Thiophanate-methyl
- Names: Preferred IUPAC name Dimethyl N,N′-[1,2-phenylenebis(azanediylcarbonothioyl)]dicarbamate

Identifiers
- CAS Number: 23564-05-8;
- 3D model (JSmol): Interactive image;
- ChemSpider: 2297683;
- ECHA InfoCard: 100.041.567
- PubChem CID: 3032791;
- UNII: K4N81R84L8;
- CompTox Dashboard (EPA): DTXSID1024338 ;

Properties
- Chemical formula: C_{12}H_{14}N_{4}O_{4}S_{2}
- Molar mass: 342.39 g·mol^{−1}
- Appearance: white powder
- Melting point: 172 °C (342 °F; 445 K)
- Solubility in water: 26.6 mg/L

= Thiophanate-methyl =

Thiophanate-methyl is an organic compound with the formula C_{6}H_{4}(NHC(S)NH(CO)OCH_{3})_{2}. The compound is a colorless or white solid, although commercial samples are generally tan-colored. It is prepared from o-phenylenediamine. It is a widely used fungicide used on tree, vine, and root crops. In Europe it is applied to tomato, wine grapes, beans, wheat, and aubergine.

------

Pick up the article on thiophanate-methyl after its final sentence and continue it.

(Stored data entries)
------

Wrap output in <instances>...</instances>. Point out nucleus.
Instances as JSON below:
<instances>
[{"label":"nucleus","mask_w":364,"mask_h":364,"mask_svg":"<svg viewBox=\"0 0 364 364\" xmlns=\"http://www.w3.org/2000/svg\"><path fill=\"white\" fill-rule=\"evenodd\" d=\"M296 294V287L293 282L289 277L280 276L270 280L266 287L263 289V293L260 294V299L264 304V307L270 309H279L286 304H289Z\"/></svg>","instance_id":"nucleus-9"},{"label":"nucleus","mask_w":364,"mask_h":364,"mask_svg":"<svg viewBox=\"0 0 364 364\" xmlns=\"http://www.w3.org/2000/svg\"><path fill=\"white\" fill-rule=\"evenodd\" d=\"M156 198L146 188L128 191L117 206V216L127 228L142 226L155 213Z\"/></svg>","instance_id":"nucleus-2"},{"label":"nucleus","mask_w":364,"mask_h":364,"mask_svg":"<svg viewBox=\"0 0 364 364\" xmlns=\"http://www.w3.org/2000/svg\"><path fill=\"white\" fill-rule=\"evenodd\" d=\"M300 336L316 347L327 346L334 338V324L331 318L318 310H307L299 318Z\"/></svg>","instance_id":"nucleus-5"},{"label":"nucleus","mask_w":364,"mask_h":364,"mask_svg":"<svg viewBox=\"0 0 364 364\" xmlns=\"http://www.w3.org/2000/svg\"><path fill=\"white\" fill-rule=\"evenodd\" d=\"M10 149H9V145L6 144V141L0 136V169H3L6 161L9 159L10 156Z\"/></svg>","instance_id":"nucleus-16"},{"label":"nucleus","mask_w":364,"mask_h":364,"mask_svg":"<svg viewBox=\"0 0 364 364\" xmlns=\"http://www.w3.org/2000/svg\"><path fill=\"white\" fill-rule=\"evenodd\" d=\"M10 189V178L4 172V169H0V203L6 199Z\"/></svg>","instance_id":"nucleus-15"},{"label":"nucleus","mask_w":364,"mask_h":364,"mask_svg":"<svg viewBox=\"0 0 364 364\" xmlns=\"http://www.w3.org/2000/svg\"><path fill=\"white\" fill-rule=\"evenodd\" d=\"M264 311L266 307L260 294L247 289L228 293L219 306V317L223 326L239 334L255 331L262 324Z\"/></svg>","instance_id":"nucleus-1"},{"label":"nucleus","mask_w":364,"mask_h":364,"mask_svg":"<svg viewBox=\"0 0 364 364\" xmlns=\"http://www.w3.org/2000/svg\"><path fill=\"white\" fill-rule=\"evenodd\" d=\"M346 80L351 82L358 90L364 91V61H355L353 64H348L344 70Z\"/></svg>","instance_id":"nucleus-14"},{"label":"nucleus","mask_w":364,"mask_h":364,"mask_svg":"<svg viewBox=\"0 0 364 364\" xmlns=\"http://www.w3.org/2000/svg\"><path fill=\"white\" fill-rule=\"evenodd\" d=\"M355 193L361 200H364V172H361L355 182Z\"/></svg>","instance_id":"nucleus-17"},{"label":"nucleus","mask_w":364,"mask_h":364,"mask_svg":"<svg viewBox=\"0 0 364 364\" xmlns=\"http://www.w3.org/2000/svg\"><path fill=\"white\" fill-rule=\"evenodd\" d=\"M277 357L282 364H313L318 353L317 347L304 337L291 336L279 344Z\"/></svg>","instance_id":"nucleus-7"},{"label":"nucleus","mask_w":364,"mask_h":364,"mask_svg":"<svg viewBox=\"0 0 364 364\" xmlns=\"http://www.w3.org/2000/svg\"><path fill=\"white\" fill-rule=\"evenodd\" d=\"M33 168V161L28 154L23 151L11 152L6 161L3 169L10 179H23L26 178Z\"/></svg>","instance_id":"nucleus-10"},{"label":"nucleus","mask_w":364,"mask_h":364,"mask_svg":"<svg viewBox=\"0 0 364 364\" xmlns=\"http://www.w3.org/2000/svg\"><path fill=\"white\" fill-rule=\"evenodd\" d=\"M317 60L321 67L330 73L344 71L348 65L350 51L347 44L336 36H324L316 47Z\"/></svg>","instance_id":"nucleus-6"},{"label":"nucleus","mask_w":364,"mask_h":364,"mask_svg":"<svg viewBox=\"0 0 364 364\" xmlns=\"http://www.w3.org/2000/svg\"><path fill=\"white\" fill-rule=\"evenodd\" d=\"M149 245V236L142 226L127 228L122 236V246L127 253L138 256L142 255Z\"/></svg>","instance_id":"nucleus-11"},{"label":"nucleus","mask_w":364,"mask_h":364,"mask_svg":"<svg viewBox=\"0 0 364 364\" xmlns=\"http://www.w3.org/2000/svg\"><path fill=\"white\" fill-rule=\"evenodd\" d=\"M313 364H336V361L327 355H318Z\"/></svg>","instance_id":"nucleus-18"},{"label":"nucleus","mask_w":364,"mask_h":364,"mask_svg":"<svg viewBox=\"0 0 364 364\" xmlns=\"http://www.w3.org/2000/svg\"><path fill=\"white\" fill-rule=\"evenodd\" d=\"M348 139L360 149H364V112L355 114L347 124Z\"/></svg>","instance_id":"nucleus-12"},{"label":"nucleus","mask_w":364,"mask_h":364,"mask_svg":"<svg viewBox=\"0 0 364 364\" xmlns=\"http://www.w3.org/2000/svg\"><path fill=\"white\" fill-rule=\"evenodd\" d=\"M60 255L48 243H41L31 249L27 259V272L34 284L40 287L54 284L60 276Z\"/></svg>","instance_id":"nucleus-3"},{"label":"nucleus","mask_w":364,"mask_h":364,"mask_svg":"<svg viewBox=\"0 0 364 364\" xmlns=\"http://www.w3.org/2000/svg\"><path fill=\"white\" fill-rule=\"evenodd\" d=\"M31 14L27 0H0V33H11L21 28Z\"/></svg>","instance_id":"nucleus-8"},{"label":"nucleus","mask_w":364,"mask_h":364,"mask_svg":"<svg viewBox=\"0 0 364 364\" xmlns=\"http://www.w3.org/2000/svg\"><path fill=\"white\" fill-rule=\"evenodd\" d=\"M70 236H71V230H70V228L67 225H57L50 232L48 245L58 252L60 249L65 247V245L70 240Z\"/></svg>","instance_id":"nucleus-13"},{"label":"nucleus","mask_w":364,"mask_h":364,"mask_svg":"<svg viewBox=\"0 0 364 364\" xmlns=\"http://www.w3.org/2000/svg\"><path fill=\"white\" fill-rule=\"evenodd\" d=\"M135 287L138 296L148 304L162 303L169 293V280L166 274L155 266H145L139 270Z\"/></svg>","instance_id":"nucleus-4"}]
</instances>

------

▶ Task answer
Methods for its analysis have received considerable attention. It is commonly used to treat botrytis bunch rot and gray mold caused by Botrytis cinerea strawberry in California. Thiophanate-methyl acts as a fungicide via its primary metabolite carbendazim.